A good friend of mine retolexed the headshell and replaced all hardware and grill cloth. Then a local screen printer redid the control panel for me since most of the labeling worn off years ago and had since been replaced by marker scrawls. Couldn't find a good pic or pdf file anywhere of that V2 control plate graphic so he used my buddy's V4 as an example and created one from scratch using some graphic design program. Turned out super nice!
Here's a blurry ass photo of the before...

And after...

So awesome!!! Y'all did a phenomenal job.
Re: The Doom Room: ILF Edition
Posted: Tue Apr 01, 2014 6:27 pm
by AngryGoldfish
Bossk wrote:So what kind of guitar picks does everyone use?
V-Picks, usually, or just my fingers. They don't last very long, but they sound and feel as close to what I'm looking for. There are quite companies I have yet to try.
This is the one I'm using at the moment—it's pretty thick. I'm very happy with it, but I'm looking for the same feel and sound in an opaque material that doesn't wear so easily.
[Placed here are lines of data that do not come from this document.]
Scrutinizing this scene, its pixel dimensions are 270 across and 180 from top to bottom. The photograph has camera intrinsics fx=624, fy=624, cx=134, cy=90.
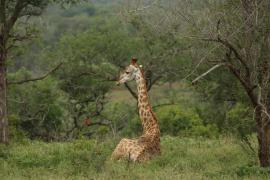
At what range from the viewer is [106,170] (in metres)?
10.8

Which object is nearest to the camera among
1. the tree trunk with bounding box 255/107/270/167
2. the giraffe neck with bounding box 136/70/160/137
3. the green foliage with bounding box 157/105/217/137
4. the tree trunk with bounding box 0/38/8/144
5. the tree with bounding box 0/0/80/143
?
the tree trunk with bounding box 255/107/270/167

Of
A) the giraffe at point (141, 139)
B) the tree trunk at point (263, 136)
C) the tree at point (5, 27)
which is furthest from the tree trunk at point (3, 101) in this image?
the tree trunk at point (263, 136)

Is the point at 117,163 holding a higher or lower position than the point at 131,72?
lower

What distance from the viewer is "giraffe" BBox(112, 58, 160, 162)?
11873 mm

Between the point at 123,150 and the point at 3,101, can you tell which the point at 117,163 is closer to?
the point at 123,150

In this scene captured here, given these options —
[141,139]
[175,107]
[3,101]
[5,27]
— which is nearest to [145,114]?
[141,139]

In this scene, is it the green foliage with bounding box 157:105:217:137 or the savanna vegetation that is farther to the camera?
the green foliage with bounding box 157:105:217:137

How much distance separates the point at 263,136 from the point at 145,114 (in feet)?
9.30

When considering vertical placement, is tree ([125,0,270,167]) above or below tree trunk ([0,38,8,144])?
above

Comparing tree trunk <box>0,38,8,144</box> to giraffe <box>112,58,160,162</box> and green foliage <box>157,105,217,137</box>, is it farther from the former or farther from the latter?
green foliage <box>157,105,217,137</box>

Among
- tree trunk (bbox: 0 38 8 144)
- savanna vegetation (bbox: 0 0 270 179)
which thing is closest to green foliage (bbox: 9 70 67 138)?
savanna vegetation (bbox: 0 0 270 179)

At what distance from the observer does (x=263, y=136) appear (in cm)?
1061

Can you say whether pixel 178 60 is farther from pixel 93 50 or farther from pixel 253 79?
pixel 253 79

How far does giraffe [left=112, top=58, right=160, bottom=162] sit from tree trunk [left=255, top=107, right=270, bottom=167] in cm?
231
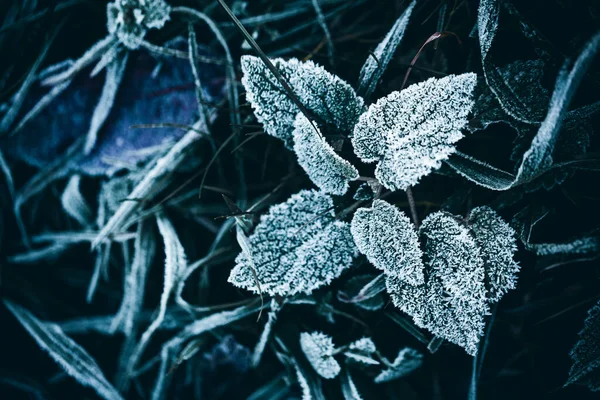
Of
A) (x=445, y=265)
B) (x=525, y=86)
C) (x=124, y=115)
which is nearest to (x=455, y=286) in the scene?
(x=445, y=265)

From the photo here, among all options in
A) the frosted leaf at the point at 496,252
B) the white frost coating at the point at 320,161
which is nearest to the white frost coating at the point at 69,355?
the white frost coating at the point at 320,161

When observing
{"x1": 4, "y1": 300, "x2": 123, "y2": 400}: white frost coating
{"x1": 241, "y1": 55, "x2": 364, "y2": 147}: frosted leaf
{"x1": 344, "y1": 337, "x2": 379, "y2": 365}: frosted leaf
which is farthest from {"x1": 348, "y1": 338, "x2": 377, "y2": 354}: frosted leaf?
{"x1": 4, "y1": 300, "x2": 123, "y2": 400}: white frost coating

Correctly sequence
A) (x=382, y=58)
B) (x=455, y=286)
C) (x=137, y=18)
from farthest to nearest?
(x=137, y=18) → (x=382, y=58) → (x=455, y=286)

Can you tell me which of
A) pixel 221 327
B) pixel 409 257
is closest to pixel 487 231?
pixel 409 257

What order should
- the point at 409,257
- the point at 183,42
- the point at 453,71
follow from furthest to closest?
the point at 183,42 < the point at 453,71 < the point at 409,257

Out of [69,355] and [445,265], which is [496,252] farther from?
[69,355]

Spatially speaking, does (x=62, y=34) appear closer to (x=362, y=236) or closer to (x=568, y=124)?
(x=362, y=236)

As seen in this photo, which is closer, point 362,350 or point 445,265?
point 445,265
http://www.stringsdirect.co.uk/p/915983 ... -plectrum/
Re: The Doom Room: ILF Edition
Posted: Tue Apr 01, 2014 6:30 pm
by spawnofthesith
^Pretty spot on analysis as to how I characterized
those genres as well.
I think I need an intervention, I got a eqd terminal last week, I have an eqd zap machine arriving tomorrow, and I just ordered an eqd sound shank
Re: The Doom Room: ILF Edition
Posted: Tue Apr 01, 2014 7:14 pm
by doctorpoopenstein420
Krosis wrote:Get a different cheap Boss 4-knob pedal, take off the knobs and paint 'em?
Could be doooope.
Realistically, I don't need knobs to tell me everything's turned to ten anyway. I guess I could worry about it more if I ever decide to flip it.
Re: The Doom Room: ILF Edition
Posted: Tue Apr 01, 2014 7:17 pm
by pelliott
I've had the dang pedal for a while and just now the aesthetics started to matter.
Re: The Doom Room: ILF Edition
Posted: Tue Apr 01, 2014 7:39 pm
by doctorpoopenstein420
It really does bother me a little being the only guy on my board lookin all naked and knobless. And I dunno, those small bear ones just won't ever look as good as the originals. The struggle, man.